Cancer Mutation Analysis Through AI- A Strong Step Forward

When single-cell data is combined with a self-learning algorithm, it is a revelation as to how structural changes can go on to trigger cancer. This new methodology can indeed pave the road for cancer treatments that are personalised in nature.

Since cancer has many faces, it has a range of cancer mutations too. The totality of genomic alterations across an individual is what experts term the “mutational landscape.” Depending on the kind of cancer, these cancers differ from one another. It is well to be noted that people suffering from the same kind of cancer also have varied mutations.

Researchers have already documented mutational landscapes when it comes to different types of cancer. Somatic structural variants SVs account for more than half of the cancer-driving mutations. These happen to be those mutations in cells that pop up over the lifespan, like during cell division, when copying errors slide into the DNA and hence amend the structure of the chromosome.

These are hereditary in nature and are identified only in the cells that are affected and in the daughter cells. As age catches up, such genomic alterations tend to become more numerous, and the person’s mutation landscape resembles a unique mosaic.

Even though somatic SVs play a key role in the development of cancer, very little is known about them. As per Dr. Ashley Sanders, head of the Genome Stability and Somatic Mosaicism Lab at the Max Delbruck Center, there is still a dearth of methods that analyse effects on cell function. However, this is changing because of the new research findings that were recently published in one of the journals. A computational analysis method to identify as well as detect somatic EVs functional effect has been developed.

This has enabled the team to comprehend the molecular consequences related to individual somatic mutations across varied leukaemia patients, giving them new insights. It is also possible, according to Sanders, to use these findings to bring about therapies that target the mutated cells, thereby opening new gates when it comes to personalised medicine.

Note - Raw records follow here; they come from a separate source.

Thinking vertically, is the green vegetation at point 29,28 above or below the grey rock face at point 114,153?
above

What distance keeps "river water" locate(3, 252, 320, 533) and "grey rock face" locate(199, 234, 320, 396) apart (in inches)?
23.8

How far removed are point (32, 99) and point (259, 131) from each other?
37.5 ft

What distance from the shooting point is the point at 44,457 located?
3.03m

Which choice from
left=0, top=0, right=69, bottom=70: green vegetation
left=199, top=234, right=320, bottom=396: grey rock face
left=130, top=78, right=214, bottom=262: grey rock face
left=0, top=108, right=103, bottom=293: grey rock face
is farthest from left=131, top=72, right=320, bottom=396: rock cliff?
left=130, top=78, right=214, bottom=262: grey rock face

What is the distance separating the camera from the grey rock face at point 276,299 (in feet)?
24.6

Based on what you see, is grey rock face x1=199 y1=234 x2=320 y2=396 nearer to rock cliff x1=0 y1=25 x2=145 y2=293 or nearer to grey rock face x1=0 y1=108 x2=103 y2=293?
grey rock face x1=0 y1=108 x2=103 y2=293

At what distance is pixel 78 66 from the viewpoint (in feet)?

All these calculations happen to be based on Strand-seq data, which is an exclusive cell sequencing method that Sanders played a critical role in bringing about, and it was in 2012 that it was first introduced to the scientific community. This particular technique can analyse the cell genome in a much more detailed way than what happens with most conventional technologies.

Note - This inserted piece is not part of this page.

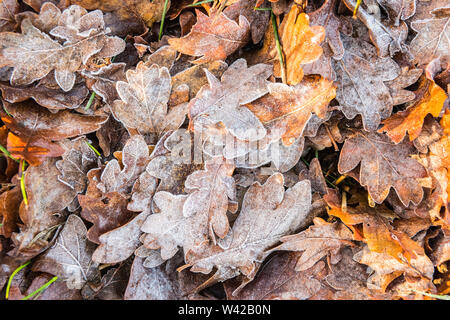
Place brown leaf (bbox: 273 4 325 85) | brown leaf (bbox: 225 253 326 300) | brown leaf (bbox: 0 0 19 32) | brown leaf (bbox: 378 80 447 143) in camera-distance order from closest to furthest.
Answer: brown leaf (bbox: 273 4 325 85), brown leaf (bbox: 378 80 447 143), brown leaf (bbox: 0 0 19 32), brown leaf (bbox: 225 253 326 300)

Because of an experimental protocol which is sophisticated, this method can individually examine the two parental strands of the DNA.

Taking the work further, the research team is also able to gauge the nucleosome positions in each cell. Nucleosomes are DNA units that are wrapped around histone protein complexes. During gene expression, the position of the nucleosomes can differ with the wrapping, revealing if the gene is in an active state or not. The self-learning algorithm has been developed by Sanders which compares the gene activity within the patient cells either with or without SV mutations, thereby allowing to gauge the molecular impact of the structural variants. Sanders explains that they can now take a patient sample, have a look at the mutations that caused the disease, and also learn about the signalling pathways that these mutations which are disease causing disrupt. The team, for instance, was able to identify a unique but aggressive mutation in one of the leukaemia patients. This nucleosome analysis helped researchers with the data and specifics of the signalling pathways that are involved.

Sanders says that a single test can speak volumes about the mechanism involved related to cells in cancer formation and one can thereby use this knowledge to bring to fore customized treatments which are specific to every patient’s unique condition.